In [None]:
import gzip
import json
import numpy as np
import matplotlib.pyplot as plt
from sklearn.model_selection import train_test_split
from sklearn.feature_extraction.text import CountVectorizer
from sklearn.neural_network import MLPClassifier
from sklearn.model_selection import GridSearchCV
from sklearn.metrics import plot_confusion_matrix
from sklearn.metrics import classification_report
from sklearn.metrics import plot_confusion_matrix

# 1 Dataset Preparation & Analysis

### 1.2 Dataset Loading

In [None]:
file = gzip.open('goemotions.json.gz')
json_file = json.load(file)

### 1.3 Posts, Labels Extraction and Plots

In [None]:
emotions = np.array([])
sentiments = np.array([])
posts = np.array([1])
json_file = np.asarray(json_file)

posts = json_file[:,0]
emotions = json_file[:,1]
sentiments = json_file[:,2]

In [None]:
plt.rcParams["figure.figsize"] = [7.50, 3.50]
plt.rcParams["figure.autolayout"] = True
fig = plt.figure()
plt.hist(emotions, bins=range(29), align="left", ec="white")
plt.xticks(rotation=45, ha="right")
plt.ylabel("number of posts")
plt.title("Distribution of the Emotion Label")
plt.savefig("emotion.pdf", format="pdf")
plt.show()
plt.ylabel("number of posts")
plt.hist(sentiments, bins=range(5), align="left", ec="white")
plt.title("Distribution of the Sentiment Label")
plt.savefig("sentiment.pdf", format="pdf")
plt.show()

# 2 Words as Features

#### Vectorizer
Extracts all the tokens from each post and returns a term matrix.

In [None]:
vectorizer = CountVectorizer()

In [None]:
text_dataset = vectorizer.fit_transform(posts)

#### Data Preparation

In [None]:
sentiments_vectorizer = CountVectorizer()
sentiments_vectorizer.fit_transform(sentiments)

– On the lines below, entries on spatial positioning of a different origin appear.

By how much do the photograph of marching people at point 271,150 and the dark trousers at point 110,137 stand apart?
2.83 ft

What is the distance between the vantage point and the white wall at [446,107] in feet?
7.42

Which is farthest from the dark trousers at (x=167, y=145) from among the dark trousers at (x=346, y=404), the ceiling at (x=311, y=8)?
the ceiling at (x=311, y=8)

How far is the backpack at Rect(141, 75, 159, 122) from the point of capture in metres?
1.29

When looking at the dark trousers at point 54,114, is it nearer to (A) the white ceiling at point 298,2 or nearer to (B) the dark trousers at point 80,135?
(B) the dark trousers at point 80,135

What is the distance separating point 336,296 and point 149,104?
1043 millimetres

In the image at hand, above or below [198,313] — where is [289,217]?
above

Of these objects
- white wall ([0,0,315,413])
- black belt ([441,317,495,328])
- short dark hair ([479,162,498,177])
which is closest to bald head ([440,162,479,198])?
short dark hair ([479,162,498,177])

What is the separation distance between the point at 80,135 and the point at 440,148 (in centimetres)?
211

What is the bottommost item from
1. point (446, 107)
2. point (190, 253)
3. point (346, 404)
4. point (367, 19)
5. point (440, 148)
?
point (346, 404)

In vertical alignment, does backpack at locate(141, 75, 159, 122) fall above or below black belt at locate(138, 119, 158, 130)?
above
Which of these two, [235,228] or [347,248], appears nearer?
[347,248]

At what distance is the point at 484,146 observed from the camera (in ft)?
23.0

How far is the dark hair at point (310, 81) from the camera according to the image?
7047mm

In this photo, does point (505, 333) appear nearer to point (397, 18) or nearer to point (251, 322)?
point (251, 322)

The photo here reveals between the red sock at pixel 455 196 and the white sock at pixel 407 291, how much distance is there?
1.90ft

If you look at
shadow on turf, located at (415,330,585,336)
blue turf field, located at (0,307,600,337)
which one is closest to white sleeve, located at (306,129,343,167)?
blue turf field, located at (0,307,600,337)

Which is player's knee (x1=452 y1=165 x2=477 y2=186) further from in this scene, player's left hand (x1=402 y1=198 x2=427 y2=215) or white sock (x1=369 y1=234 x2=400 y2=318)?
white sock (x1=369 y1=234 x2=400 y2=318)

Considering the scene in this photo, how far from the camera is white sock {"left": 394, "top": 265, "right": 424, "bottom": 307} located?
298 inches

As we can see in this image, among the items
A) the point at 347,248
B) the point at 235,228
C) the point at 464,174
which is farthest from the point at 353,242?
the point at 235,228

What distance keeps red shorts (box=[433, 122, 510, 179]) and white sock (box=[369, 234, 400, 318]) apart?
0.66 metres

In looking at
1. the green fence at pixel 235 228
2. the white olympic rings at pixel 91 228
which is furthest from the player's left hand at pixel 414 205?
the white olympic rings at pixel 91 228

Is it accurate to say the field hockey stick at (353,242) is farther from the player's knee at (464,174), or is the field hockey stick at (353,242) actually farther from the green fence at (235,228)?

emotions_vectorizer = CountVectorizer()
emotions_vectorizer.fit_transform(emotions)

#### Labels to Integers Conversion and Data Splitting

`posts_train`/`test` training and testing sets for the inputs  
`emotions_train`/`test` training and testing sets for the emotion labels  
`sentiments_train`/`test` training and testing sets for the sentiment labels

In [None]:
sentiments_index = np.asarray(list(map(lambda s: sentiments_vectorizer.vocabulary_[s], sentiments)))
emotions_index = np.asarray(list(map(lambda e: emotions_vectorizer.vocabulary_[e], emotions)))

sentiments_train, sentiments_test = train_test_split(sentiments_index,train_size=0.8)
emotions_train, emotions_test = train_test_split(emotions_index, train_size=0.8)
posts_train, posts_test = train_test_split(text_dataset,train_size=0.8)

## 2.3 Training and Testing

In [None]:
mlp_model_base_e = MLPClassifier(max_iter=20)
mlp_model_base_s = MLPClassifier(max_iter=20)

### 2.3.3 Base-MLP
Training with default parameters.

#### Emotions Classification

In [None]:
mlp_model_base_e.fit(posts_train, emotions_train)

#### Sentiments Classification

In [None]:
mlp_model_base_s.fit(posts_train, sentiments_train)

### 2.3.6 Top-MLP
Using `GridSearchCV` to cross-validate the model with the most optimal hyperparameters.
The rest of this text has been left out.